By Tyler Durden
It appears that both Washington and Kiev are still convinced that Russia is preparing a military offensive against Ukraine to happen at some point by the close of January. Despite Western estimates echoed over the past couple months that some 100,000 Russian troops are currently near the border, Moscow has been vehement in its denial that it’s planning any kind of invasion.
But Moscow is pointing the finger right back at NATO, with on Sunday Putin’s spokesman admitting Russian troops are on the border because it can no longer “tolerate” NATO’s own “gradual invasion” of Ukraine.
Sunday comments by Dmitry Peskov were firm in their denunciation of NATO’s continued expansion right up to Russia’s doorstep. “Unfortunately, not fixed in a juridical, in a legally binding guaranteeing document, but it — there was a guarantee that NATO would never… expand its military infrastructure or political infrastructure eastwards,” Peskov told CNN.
“Unfortunately, the opposite thing started to happen since then, and NATO’s military infrastructure started to get closer and closer to the borders of the Russian Federation,” he added. Russia now sees its national security as directly threatened and “endangered” – the Kremlin spokesman added.
Within the past days of ratcheting tit-for-tat accusations, it’s also been revealed that the Biden administration is seeking to reassure European partners of ‘contingency plans’ should a Ukraine-Russia conflict disrupt the transfer of energy supplies to the European Union. Russia is the source for up to one-third of all of Europe’s critical gas supplies.
The Biden White House is still threatening severe sanctions, which also holds the potential for Russia using its energy supplies as a retaliatory weapon. Reuters revealed in its weekend reporting that “State Department officials approached the companies to ask where additional supplies might come from if they were needed, two industry sources familiar with the discussions told Reuters, speaking on condition of anonymity due to the sensitivity of the matter.”
“The companies told the U.S. government officials that global gas supplies are tight and that there is little gas available to substitute large volumes from Russia, the industry sources said” – in what amounts to stating the obvious to a US administration that seems bent on escalating a showdown with Russia.
“We’ve discussed a range of contingencies and we’ve talked about all that we’re doing with our nation state partners and allies,” the State Department sources told Reuters of these ongoing attempts to engage international energy companies. “We’ve done this with the European Commission, but we’ve also done it with energy companies. It’s accurate to say that we’ve spoken to them about our concerns and spoken to them about a range of contingencies, but there wasn’t any sort of ask when it comes to production.”

PROVIDED DATA:
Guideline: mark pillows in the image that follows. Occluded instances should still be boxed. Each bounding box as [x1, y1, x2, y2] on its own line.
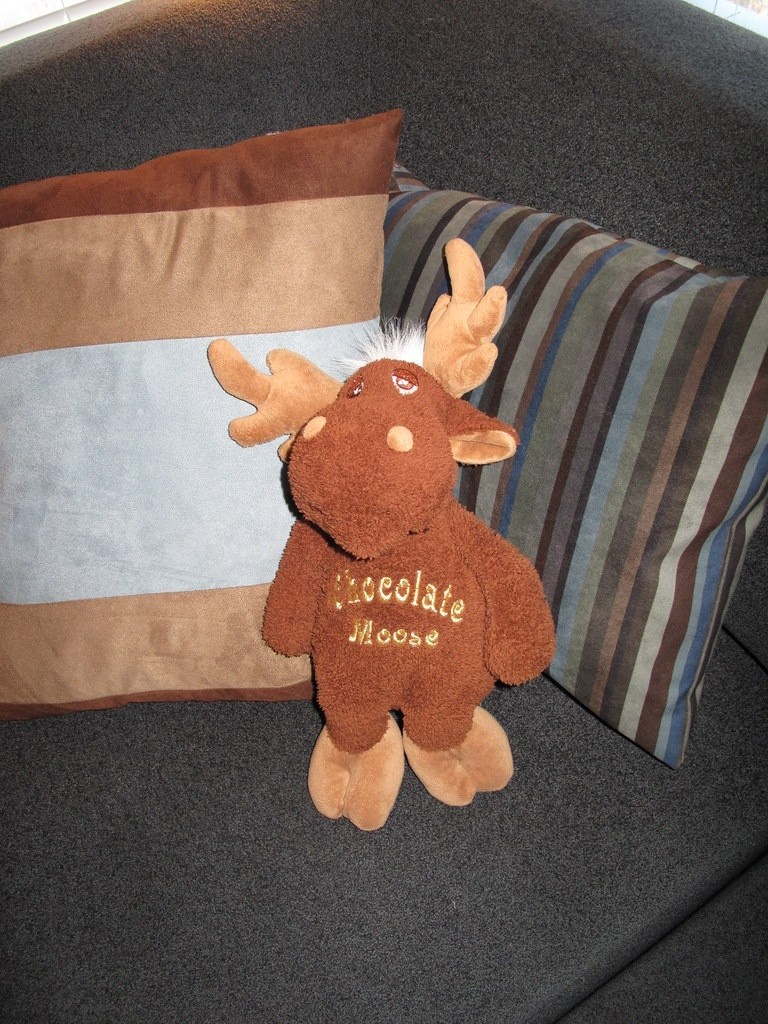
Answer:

PROBLEM SET:
A. Reproduce the passage of the article on Russia and Ukraine starting with "Sunday comments by" and going on through "Kremlin spokesman added.".
B. Using the article on Russia and Ukraine, mark each statement yes or no, and support each verdict with the exact deciding words from the article: (i) Russia supplies up to one-third of Europe's gas. (ii) Peskov says the guarantee about NATO's eastward expansion was fixed in a legally binding document. (iii) The State Department says it asked the energy companies to raise production.
C. In one to three sentences, explain why Peskov, as reported in the article on Russia and Ukraine, says Russian troops are on the border.

TASK-BY-TASK SOLUTIONS:
A.
Sunday comments by Dmitry Peskov were firm in their denunciation of NATO’s continued expansion right up to Russia’s doorstep. “Unfortunately, not fixed in a juridical, in a legally binding guaranteeing document, but it — there was a guarantee that NATO would never… expand its military infrastructure or political infrastructure eastwards,” Peskov told CNN.
“Unfortunately, the opposite thing started to happen since then, and NATO’s military infrastructure started to get closer and closer to the borders of the Russian Federation,” he added. Russia now sees its national security as directly threatened and “endangered” – the Kremlin spokesman added.

B.
(i) Yes: "Russia is the source for up to one-third of all of Europe’s critical gas supplies."
(ii) No: "Unfortunately, not fixed in a juridical, in a legally binding guaranteeing document"
(iii) No: "there wasn’t any sort of ask when it comes to production."

C. Peskov says Russia can no longer "tolerate" NATO's own "gradual invasion" of Ukraine. He adds that NATO's military infrastructure has moved closer and closer to Russia's borders despite a guarantee that it would not expand eastward. As a result, Russia sees its national security as directly threatened and "endangered."